問題は日本の進むべき道です。GHQ(連合国軍最高司令官総司令部)の統制下におかれ、新憲法もGHQの主導でつくられます。経済もまたGHQによる統制経済でした。
当時のマッカーサー元帥に対しても、物怖じしない言動をとり、GHQは「従順ならざる唯一の日本人」と白洲のことを記録したと伝えられています。
白洲次郎が遺した名言として印象深いのが、以下の言葉です。
我々は戦争に負けたのであって、奴隷になったわけではない。
白洲は戦後に経済復興に貢献しますが、経済的な自立だけでなく、精神的な自立を強く主張したのだと思います。
こんなことも、白洲は語っています。
私は、「戦後」というものは一寸やそっとで消失するものだとは思わない。我々が現在高らかに唱えている新憲法もデモクラシーも、我々のほんとのものになっているとは思わない。それが本当に心の底から自分のものになった時において、はじめて「戦後」は終わったと自己満足してもよかろう。
この白洲の言葉を、重く受け止める必要があるのではないでしょうか。その意味から、「戦後」はまだ完全には終わっていないとも言えるかもしれません。
白洲次郎の言葉を意訳し、現代に生かしてゆくために、私は白洲の主張を「自立」というキーワードで表現したいと思います。
対アメリカだけでなく、人間が、経済的にも、精神的にも、自立することは、簡単なことではありません。

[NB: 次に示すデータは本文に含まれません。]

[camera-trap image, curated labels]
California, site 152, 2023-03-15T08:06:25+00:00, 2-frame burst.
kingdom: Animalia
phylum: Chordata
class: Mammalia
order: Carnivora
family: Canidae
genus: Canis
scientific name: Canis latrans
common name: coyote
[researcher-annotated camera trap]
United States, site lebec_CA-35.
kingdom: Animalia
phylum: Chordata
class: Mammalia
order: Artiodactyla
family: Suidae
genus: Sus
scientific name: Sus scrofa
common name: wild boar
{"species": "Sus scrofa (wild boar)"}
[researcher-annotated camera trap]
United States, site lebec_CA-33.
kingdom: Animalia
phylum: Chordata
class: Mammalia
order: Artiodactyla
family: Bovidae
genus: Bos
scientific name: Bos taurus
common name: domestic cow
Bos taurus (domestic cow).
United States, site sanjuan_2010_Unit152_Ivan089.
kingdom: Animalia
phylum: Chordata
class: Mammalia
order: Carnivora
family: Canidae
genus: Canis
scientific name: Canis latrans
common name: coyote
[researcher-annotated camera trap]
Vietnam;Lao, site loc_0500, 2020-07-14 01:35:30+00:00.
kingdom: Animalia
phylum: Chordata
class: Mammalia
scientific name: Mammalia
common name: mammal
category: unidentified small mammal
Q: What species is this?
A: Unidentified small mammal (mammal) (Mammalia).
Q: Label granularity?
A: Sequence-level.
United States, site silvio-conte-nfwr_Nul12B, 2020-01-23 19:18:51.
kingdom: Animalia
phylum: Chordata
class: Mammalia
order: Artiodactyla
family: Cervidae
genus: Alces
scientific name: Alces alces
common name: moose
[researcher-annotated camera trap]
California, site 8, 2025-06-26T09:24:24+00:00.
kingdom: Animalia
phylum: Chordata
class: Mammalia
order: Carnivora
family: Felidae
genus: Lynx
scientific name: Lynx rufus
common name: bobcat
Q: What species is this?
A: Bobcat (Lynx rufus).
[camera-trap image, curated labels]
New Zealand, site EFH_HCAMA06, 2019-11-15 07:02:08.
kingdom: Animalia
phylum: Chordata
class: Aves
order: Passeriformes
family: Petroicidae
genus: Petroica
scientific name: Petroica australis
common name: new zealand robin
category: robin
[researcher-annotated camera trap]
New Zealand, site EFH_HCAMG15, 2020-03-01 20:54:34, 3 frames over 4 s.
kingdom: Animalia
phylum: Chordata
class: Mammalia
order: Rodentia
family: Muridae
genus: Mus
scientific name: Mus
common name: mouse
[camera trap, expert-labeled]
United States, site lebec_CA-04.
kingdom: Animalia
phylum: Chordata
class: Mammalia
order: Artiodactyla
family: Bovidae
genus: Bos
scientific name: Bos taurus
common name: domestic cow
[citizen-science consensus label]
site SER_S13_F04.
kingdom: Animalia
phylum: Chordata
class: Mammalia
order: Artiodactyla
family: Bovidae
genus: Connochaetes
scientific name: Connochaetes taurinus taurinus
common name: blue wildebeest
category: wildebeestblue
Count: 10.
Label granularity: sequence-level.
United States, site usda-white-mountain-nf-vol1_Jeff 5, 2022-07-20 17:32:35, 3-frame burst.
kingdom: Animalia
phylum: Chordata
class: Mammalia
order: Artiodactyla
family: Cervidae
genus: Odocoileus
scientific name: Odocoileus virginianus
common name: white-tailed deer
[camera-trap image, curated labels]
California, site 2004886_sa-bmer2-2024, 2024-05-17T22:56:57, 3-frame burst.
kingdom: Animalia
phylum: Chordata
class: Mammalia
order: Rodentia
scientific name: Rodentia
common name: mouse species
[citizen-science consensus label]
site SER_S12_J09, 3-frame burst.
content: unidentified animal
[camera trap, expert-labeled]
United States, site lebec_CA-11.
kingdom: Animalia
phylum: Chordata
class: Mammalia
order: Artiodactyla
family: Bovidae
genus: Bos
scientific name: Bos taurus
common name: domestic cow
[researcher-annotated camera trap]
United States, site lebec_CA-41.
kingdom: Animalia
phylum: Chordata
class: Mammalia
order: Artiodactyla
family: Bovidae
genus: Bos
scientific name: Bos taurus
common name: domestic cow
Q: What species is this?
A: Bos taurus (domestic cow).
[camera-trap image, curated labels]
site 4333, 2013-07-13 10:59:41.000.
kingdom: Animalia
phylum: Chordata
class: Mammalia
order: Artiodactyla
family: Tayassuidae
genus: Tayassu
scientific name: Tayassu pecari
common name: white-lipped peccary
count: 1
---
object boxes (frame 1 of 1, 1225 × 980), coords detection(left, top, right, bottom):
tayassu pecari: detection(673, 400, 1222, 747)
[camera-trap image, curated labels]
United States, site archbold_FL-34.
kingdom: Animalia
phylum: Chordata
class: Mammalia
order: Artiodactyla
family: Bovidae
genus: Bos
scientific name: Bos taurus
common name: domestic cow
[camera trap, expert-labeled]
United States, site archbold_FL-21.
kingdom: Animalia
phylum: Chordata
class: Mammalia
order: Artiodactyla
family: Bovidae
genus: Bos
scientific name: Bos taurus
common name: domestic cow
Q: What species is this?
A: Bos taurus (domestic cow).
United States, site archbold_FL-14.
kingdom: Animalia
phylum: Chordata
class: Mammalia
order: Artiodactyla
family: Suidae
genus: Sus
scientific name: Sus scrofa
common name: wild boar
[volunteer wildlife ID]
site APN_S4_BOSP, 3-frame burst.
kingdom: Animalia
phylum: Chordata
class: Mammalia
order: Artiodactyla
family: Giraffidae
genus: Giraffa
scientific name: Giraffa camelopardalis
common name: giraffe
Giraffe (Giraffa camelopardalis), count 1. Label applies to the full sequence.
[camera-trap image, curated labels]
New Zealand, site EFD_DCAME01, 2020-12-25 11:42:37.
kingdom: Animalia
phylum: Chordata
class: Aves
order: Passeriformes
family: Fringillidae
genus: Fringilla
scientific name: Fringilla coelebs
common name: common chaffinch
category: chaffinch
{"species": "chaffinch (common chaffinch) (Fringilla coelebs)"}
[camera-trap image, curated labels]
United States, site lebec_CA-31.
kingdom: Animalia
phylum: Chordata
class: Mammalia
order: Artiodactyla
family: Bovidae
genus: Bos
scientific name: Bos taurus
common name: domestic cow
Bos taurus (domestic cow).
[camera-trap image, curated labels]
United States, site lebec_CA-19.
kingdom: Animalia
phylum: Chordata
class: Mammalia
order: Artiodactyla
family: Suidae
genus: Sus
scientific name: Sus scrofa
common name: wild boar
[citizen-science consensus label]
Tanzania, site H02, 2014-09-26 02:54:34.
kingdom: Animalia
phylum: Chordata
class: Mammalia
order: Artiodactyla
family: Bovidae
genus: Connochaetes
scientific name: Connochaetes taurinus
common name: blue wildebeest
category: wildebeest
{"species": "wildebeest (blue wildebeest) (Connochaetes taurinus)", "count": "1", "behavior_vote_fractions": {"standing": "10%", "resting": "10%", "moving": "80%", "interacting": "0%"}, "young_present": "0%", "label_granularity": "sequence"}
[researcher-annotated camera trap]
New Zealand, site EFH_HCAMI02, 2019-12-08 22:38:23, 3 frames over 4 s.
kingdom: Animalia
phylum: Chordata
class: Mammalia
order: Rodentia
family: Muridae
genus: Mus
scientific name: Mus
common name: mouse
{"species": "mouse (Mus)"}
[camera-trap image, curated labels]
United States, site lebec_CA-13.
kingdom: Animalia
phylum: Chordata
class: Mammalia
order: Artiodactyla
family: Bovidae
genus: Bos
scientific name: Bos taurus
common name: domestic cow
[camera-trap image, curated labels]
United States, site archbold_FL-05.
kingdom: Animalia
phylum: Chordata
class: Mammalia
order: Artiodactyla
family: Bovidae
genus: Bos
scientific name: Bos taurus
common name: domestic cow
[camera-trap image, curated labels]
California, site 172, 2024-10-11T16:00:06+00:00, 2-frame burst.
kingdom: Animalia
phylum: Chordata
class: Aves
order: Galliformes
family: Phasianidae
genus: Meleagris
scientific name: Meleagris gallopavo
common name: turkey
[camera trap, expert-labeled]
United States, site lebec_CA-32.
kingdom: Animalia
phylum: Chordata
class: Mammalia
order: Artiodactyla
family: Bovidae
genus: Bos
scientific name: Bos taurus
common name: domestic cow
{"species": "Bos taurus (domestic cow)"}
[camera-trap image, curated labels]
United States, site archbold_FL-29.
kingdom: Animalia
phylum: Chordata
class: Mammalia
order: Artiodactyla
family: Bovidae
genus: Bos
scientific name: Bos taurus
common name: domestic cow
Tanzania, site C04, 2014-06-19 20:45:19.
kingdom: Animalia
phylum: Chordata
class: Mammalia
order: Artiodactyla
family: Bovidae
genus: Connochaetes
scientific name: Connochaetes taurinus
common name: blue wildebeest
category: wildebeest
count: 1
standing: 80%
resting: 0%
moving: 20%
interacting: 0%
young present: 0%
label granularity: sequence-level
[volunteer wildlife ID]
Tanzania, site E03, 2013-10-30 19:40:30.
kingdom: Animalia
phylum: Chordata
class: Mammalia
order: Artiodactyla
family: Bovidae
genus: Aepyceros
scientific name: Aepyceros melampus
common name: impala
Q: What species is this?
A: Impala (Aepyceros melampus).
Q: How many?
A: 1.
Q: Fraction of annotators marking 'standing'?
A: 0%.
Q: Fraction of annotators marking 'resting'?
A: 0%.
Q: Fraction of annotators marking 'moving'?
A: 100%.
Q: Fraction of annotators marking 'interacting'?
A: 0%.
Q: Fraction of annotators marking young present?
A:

最近、新聞やテレビに興味がなくなったのは、マスコミは、読者や視聴者たちを、知的奴隷と見下している節があり、それは今もなお続いていて、読者といっしょに豊かな精神的自立への道を歩もうなどという謙虚な姿勢はまったく見られないからでしょうか。
自分たちが完全には奴隷状態を脱してないのに、同じ日本人を知的奴隷下に置こうなどという古い考えを今も抱いているとしたら、 マスコミ不要論が出てきても、何ら不思議はありません。
だからと言って、私自身が自立した素晴らしい人間だなどと主張したいのではなく、むしろ、逆です。
私自身、たいへん弱い人間です。若くない年齢になるまで、ずっとマスコミなどの情報に振り回され、自分の歩むべき道を真っ直ぐには進めなかった凡庸な人間に過ぎません。
それだけに、失った時間を、惜しむだけでなく、もう少しだけ賢くなって、せめてこれからは、自分を失わず、人と良い関係を築きたいと切に願っているだけです。
自立しなければいけないと思うのは、自立して初めて、他者との良い関係を築き得るから。
他者と愛情を持って接することができるのは、自立した人間だけではないか、と考える時があります。
そして、私が接したり、愛したいのは、優しさとか愛情から生み出されたモノやコトであり、ヒトなのです。
先日も書かせていただきましたが、もう本当にこれからは、優しさや愛情から生み出されたものしか信じないことにしました。
そのことは、この記事に⇒世界一美しい手紙文は?
そう誓うことは、自分に厳しさを課すことになるでしょう。でも、その道を進むしか、愛すべき人と出逢うことはないのでしょうから、仕方がないのです。